In order to deal with the efficacy of Randi’s challenge, we have to examine the character of James Randi. If he has a genuine interest in the truth, we can rely on his good judgment. So we look first at what his critics have to say.

While psi proponents acknowledge his considerable magic skills and that he has exposed a few frauds posing as psychics, he is widely regarded as deeply biased and more interested in publicity than the truth. Biologist Rupert Sheldrake, a target of Randi’s criticisms, uses this widely circulated story to illustrate that point:

“The January 2000 issue of Dog World magazine included an article on a possible sixth sense in dogs, which discussed some of my research. In this article Randi was quoted as saying that in relation to canine ESP, “We at the JREF [James Randi Educational Foundation] have tested these claims. They fail.” No details were given of these tests.

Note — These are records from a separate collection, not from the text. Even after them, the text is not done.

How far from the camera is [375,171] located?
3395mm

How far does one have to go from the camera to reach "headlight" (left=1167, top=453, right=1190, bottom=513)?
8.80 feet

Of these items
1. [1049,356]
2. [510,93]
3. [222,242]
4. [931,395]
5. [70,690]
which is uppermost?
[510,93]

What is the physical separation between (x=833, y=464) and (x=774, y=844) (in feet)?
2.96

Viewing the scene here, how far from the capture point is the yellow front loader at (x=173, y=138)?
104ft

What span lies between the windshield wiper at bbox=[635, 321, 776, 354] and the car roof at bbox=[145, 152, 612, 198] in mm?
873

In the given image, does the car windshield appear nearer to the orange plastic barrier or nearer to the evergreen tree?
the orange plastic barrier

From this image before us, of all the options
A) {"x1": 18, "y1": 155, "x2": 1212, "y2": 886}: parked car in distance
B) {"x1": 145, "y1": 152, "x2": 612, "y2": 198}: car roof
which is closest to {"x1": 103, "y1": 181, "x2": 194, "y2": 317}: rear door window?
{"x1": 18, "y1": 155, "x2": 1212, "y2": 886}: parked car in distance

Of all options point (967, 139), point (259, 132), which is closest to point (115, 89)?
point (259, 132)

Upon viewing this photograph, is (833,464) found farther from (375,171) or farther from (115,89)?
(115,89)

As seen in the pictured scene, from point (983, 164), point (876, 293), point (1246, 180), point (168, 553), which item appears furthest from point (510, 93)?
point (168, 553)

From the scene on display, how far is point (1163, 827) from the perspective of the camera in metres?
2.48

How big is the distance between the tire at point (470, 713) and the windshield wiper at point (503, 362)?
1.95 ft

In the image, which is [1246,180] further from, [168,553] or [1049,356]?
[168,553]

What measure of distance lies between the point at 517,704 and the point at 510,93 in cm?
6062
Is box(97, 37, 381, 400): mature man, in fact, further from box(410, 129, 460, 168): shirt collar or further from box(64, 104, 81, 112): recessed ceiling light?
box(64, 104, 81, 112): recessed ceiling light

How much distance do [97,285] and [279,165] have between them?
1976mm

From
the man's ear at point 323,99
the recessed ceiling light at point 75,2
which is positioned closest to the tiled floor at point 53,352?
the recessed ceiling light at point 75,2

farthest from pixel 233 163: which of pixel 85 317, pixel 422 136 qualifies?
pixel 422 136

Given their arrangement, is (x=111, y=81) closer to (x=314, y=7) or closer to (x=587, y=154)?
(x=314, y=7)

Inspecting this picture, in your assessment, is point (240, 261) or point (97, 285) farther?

I emailed James Randi to ask for details of this JREF research. He did not reply. He ignored a second request for information too.

I then asked members of the JREF Scientific Advisory Board to help me find out more about this claim. They did indeed help by advising Randi to reply. In an email sent on February 6, 2000 he told me that the tests he referred to were not done at the JREF, but took place “years ago” and were “informal”. They involved two dogs belonging to a friend of his that he observed over a two-week period. All records had been lost. He wrote: “I overstated my case for doubting the reality of dog ESP based on the small amount of data I obtained. It was rash and improper of me to do so.” [8]

Randi also claimed that in a tape of a dog experiment that Sheldrake had performed, the dog was responding to every passing car. He was later forced to admit that he had never seen the tape.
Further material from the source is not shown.